AFL-CIO President Lane Kirkland, who was criticized in the 1984 campaign for spearheading the unprecedented pre-primary endorsement of Democrat Walter F. Mondale, has pushed strongly for a reaffirmation of his policy, which allows for an early endorsement if two-thirds of the unions representing 13 million AFL-CIO members agree on a candidate.

"We are not selecting a candidate, we are reaffirming a process," Kirkland said in an interview. "The important thing is that we intend to stay unified, if possible, in whatever we do, and not split ourselves in a variety of directions."

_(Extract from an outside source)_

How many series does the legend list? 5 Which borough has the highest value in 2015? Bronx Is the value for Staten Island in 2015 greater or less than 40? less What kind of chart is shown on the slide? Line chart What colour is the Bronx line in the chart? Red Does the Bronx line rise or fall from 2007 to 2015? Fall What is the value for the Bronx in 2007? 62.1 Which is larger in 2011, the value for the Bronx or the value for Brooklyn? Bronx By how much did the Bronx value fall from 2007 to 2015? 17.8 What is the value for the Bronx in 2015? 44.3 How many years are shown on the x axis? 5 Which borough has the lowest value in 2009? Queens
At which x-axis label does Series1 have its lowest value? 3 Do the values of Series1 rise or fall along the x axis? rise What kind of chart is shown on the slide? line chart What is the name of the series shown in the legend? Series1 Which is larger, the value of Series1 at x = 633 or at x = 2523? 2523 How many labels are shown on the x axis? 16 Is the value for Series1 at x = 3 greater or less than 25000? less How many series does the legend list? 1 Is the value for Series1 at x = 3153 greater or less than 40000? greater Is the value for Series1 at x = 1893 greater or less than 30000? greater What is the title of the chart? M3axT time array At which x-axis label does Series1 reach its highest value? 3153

The AFL-CIO endorsement, which put the full muscle and money of labor's political machinery behind the Mondale campaign, was widely criticized as providing opponents with ammunition to accuse Mondale of being a captive of labor's "special interest."

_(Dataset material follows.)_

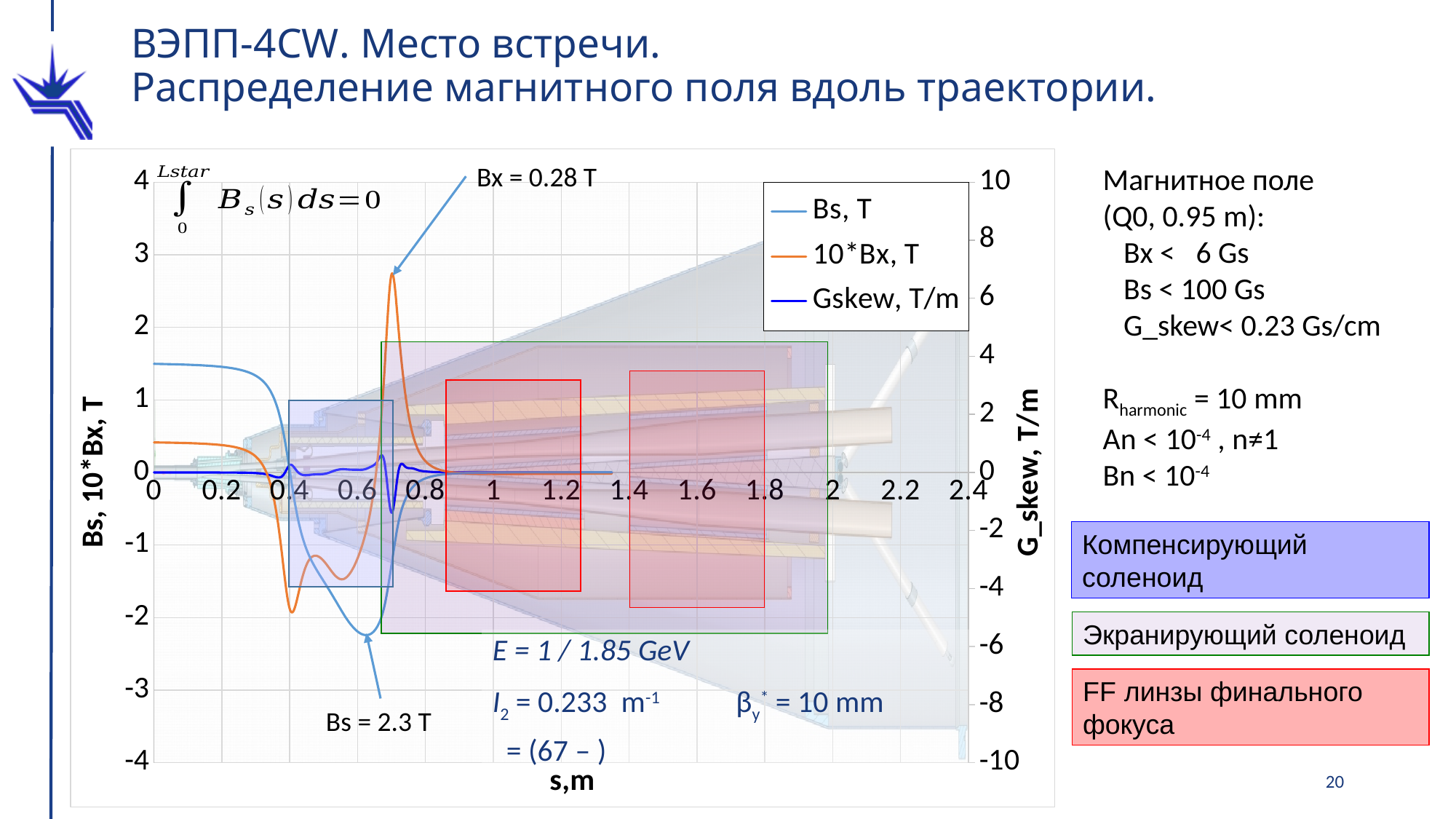
What kind of chart is shown on the slide? line chart What value of Bs is annotated at the dip of the Bs curve near s = 0.7 m? Bs = 2.3 T Does the Bs, T series rise or fall as s goes from 0 to 0.7 m? fall What is the label of the x axis of the chart? s,m What peak value of Bx is annotated on the chart? Bx = 0.28 T Which series reaches the highest value on the left axis, Bs, T or 10*Bx, T? 10*Bx, T What is the range of the right-hand G_skew, T/m axis? -10 to 10 Is the value of the 10*Bx, T series at s = 0 greater or less than 1? less What are the three series named in the chart legend? Bs, T; 10*Bx, T; Gskew, T/m How many series does the chart legend list? 3 Is the value of the Bs, T series at s = 0 greater or less than 2? less Is the value of the Bs, T series at s = 0 greater or less than 1? greater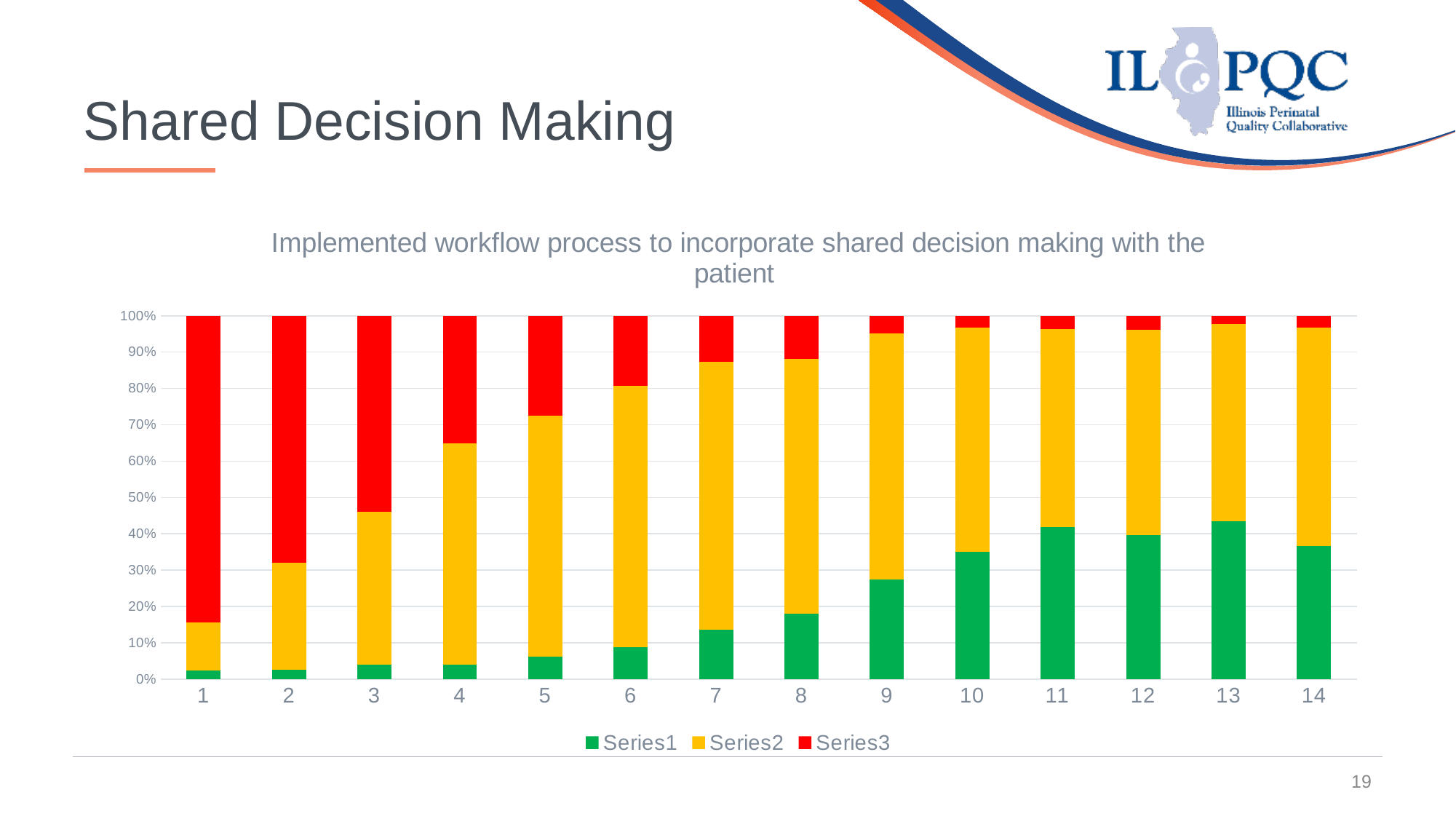
Which is larger, the Series1 value at category 10 or at category 5? Category 10 Which category has the highest value for Series3? 1 Is the value for Series3 at category 1 greater or less than 80%? greater What kind of chart is shown on the slide? Stacked bar chart Which series is shown in red? Series3 What is the total of the stacked bar for category 1? 100% Does the Series1 share generally rise or fall from category 1 to category 14? Rise How many series does the legend list? 3 What is the title of the chart? Implemented workflow process to incorporate shared decision making with the patient How many categories are shown along the x axis? 14 Is the value for Series1 at category 10 greater or less than 30%? greater Is the value for Series1 at category 7 greater or less than 20%? less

Kirk, who is here attending the 30th anniversary convention of the AFL-CIO, has called on unions to "strengthen the party's nominee by refraining from an early endorsement."

In a March speech to the Communications Workers of America, Kirk said early endorsement by the labor federation could tip the balance of primary campaigns before the most viable Democratic candidate emerges.

"Let the candidates use the primary process to develop and to demonstrate their own broad political appeal and their own strong political base before giving one your full and united backing," Kirk said in his CWA speech.

Asked about Kirk's criticism of the early endorsement process, Kirkland said, "It is not his call. We are a self-governing body, and this is our business." Kirk could not be reached for comment today.

Union political operatives said today that Democratic Party rules virtually require an early AFL-CIO endorsement if the federation wants to mount a strong effort on behalf of a particular candidate. Those rules, in some primary states, require slates of committed delegates to be formed more than a year before the election.

"If you don't get an inside track early, you are locked out," said John Perkins, head of the AFL-CIO Committee on Political Education. He said that if the federation had not endorsed Mondale in October 1983, it would have been unable to place labor delegates on Mondale slates in 13 states.

"We are in politics to stay, and this resolution backs that up . . . . This is the kind of action a majority of our members support," said Thomas R. Donahue, AFL-CIO secretary-treasurer.

Several union leaders, including some who have supported Republicans, have opposed early endorsement. But today's resolution was passed without opposition among the 35 union executives.

The early endorsement strategy grew out of the bitter internecine political wars among unions such as 1980, when many AFL-CIO unions backed President Jimmy Carter's reelection bid, but a substantial number bolted quickly to back the challenge by Sen. Edward M. Kennedy (D-Mass.).

The resolution, which is expected to be adopted by the AFL-CIO convention later this week, asks the 96 affiliated unions to refrain from making an endorsement until the labor federation determines whether there is clear support for a particular candidate.

If a consensus candidate emerges, the AFL-CIO would make a pre-primary endorsement at its 1987 convention. If not, unions would make their own.

"This all may be a moot point," said Kenneth Blaylock, president of the American Federation of Government Employees and an executive council member. "We are reaffirming the process, but we may not have a candidate."

In a related development, the AFL-CIO executives also said they will seek a new mechanism to funnel more money into state AFL-CIOs, which in many states are considered woefully underfunded, even though it may involve a dues increase.